Weston, who has become something of a cult figure among nutritionists, met people in rural Africa and Europe, in the Pacific islands, and the Arctic Circle among other places, studying their dietary habits along with their dental and general health. He wrote a book out of his findings, Nutrition and Physical Degeneration, which is still in print more than 70 years later.

His views are seen by some as prescient, and by others as quackery. He has many critics, doctors and dentists among them, and legions of believers as well, including a non-profit foundation in Washington D.C. named after him. He concluded, in a nutshell, that the modern diet of processed and canned food, of refined grains and sugars, was slowly killing us, and that the primitive diets of traditional cultures (which contained plenty of meat and animal fat) were vastly superior, healthier, and much more nutritious. In particular, he noted people from traditional cultures ate a lot of fermented food because they lacked other methods of preserving it.

Agree or disagree, but you have to admit most of the food trends of late — organic farming, heirloom produce, raw food, pasture-raised meat — line up with Weston’s research. If he were still alive — he died in 1948 — he could probably be a spokesman for Whole Foods, or probably the Atkins diet. He and the famous food journalist/guru Michael Pollan might even start a bromance like George Clooney and Brad Pitt.

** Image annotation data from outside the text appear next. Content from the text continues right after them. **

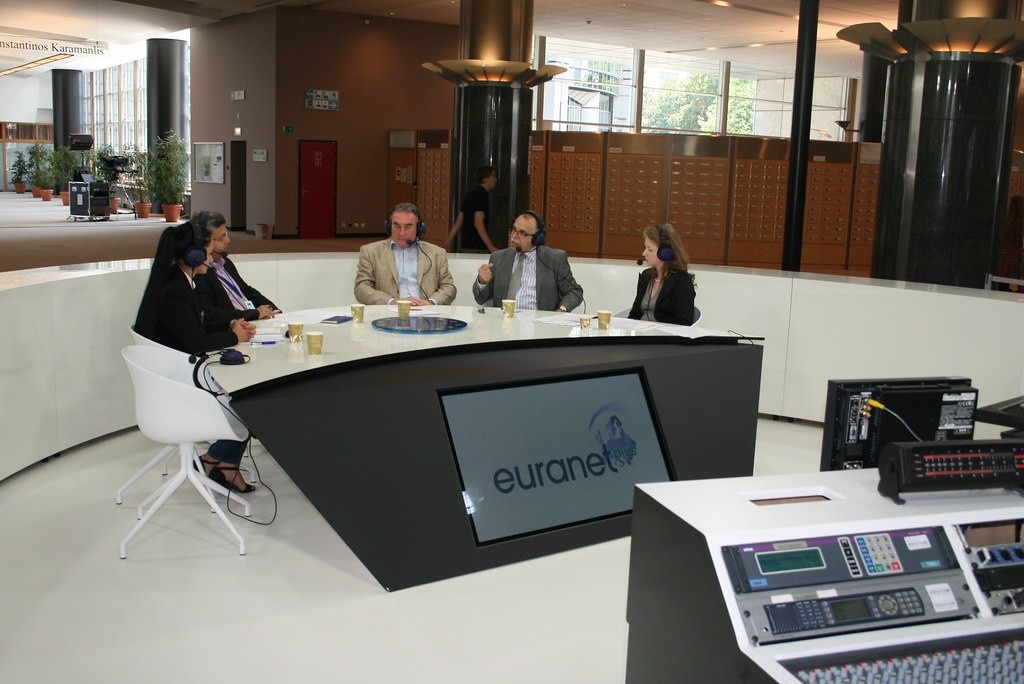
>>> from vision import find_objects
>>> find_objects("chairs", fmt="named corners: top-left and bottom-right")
top-left (484, 295), bottom-right (586, 315)
top-left (614, 305), bottom-right (702, 327)
top-left (116, 324), bottom-right (256, 560)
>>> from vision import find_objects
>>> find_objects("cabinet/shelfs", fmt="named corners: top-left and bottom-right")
top-left (415, 128), bottom-right (882, 277)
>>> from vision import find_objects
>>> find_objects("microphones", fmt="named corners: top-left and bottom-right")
top-left (637, 259), bottom-right (646, 265)
top-left (188, 348), bottom-right (228, 364)
top-left (407, 236), bottom-right (421, 247)
top-left (515, 246), bottom-right (540, 253)
top-left (202, 263), bottom-right (216, 273)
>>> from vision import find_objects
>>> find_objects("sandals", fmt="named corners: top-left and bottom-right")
top-left (193, 456), bottom-right (220, 477)
top-left (206, 465), bottom-right (256, 492)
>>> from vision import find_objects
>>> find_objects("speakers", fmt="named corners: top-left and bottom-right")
top-left (69, 133), bottom-right (93, 150)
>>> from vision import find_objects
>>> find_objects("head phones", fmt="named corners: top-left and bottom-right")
top-left (384, 208), bottom-right (427, 237)
top-left (509, 210), bottom-right (547, 246)
top-left (192, 348), bottom-right (245, 398)
top-left (653, 223), bottom-right (674, 262)
top-left (183, 220), bottom-right (207, 267)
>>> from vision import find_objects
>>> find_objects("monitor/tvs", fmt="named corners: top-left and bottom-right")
top-left (820, 375), bottom-right (980, 474)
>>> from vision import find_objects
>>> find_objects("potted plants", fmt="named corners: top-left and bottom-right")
top-left (7, 127), bottom-right (191, 222)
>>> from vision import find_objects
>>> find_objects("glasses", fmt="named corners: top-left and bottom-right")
top-left (214, 230), bottom-right (229, 242)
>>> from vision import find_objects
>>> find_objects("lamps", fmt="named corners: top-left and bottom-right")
top-left (835, 121), bottom-right (859, 132)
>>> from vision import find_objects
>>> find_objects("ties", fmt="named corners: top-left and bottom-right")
top-left (505, 252), bottom-right (525, 300)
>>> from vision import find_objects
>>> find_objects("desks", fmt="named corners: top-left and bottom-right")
top-left (203, 305), bottom-right (765, 592)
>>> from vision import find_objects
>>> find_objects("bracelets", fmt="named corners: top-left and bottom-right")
top-left (490, 248), bottom-right (496, 252)
top-left (560, 306), bottom-right (566, 311)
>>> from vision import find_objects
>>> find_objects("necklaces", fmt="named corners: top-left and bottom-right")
top-left (655, 279), bottom-right (660, 281)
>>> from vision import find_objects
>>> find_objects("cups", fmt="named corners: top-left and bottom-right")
top-left (580, 316), bottom-right (591, 329)
top-left (288, 322), bottom-right (304, 343)
top-left (502, 300), bottom-right (515, 320)
top-left (307, 331), bottom-right (324, 354)
top-left (397, 300), bottom-right (411, 320)
top-left (598, 311), bottom-right (612, 330)
top-left (351, 303), bottom-right (364, 324)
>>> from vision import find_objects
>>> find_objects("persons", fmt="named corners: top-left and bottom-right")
top-left (134, 221), bottom-right (257, 493)
top-left (443, 165), bottom-right (497, 254)
top-left (473, 211), bottom-right (584, 313)
top-left (628, 223), bottom-right (696, 325)
top-left (190, 211), bottom-right (283, 322)
top-left (354, 203), bottom-right (457, 305)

If I could interview Price today he would likely dismiss vegans and vegetarians, criticize the advent and promotion of the kids menu, and call us fussy for eating only white meat and fillets, turning up noses at the oilier cuts, bones, organ meat, and fat.

The people Price examined decades ago ate only organic food. They ate all the parts of an animal most of us would find unsavory today. They consumed plenty of saturated fat from both plant and animal sources. He found they had few cavities, healthy gums, no chronic diseases, and almost no digestive issues.

His critics have questioned his methods and findings, suggesting he ignored broader measures of health like infant mortality, or that he focused on a handful of individuals rather than looking at the population as a whole. While his conclusions are debatable, and have a hippie vibe to them decades before there were such people, there is little doubt he must have been a fun guy to eat with.

The food intelligentsia today would love him — radicalized vegans would not — as he stands in opposition to most of the developments in modern food production of the 20th century: pasteurization, homogenization, antibiotics, herbicides, and pesticides. The 20th century made food cheaper, more efficient, uniform, and highly transportable. Chemicals, canning, and refrigeration made it last longer.

It seems we might spend the next 100 years undoing all that efficiency, convenience, and order.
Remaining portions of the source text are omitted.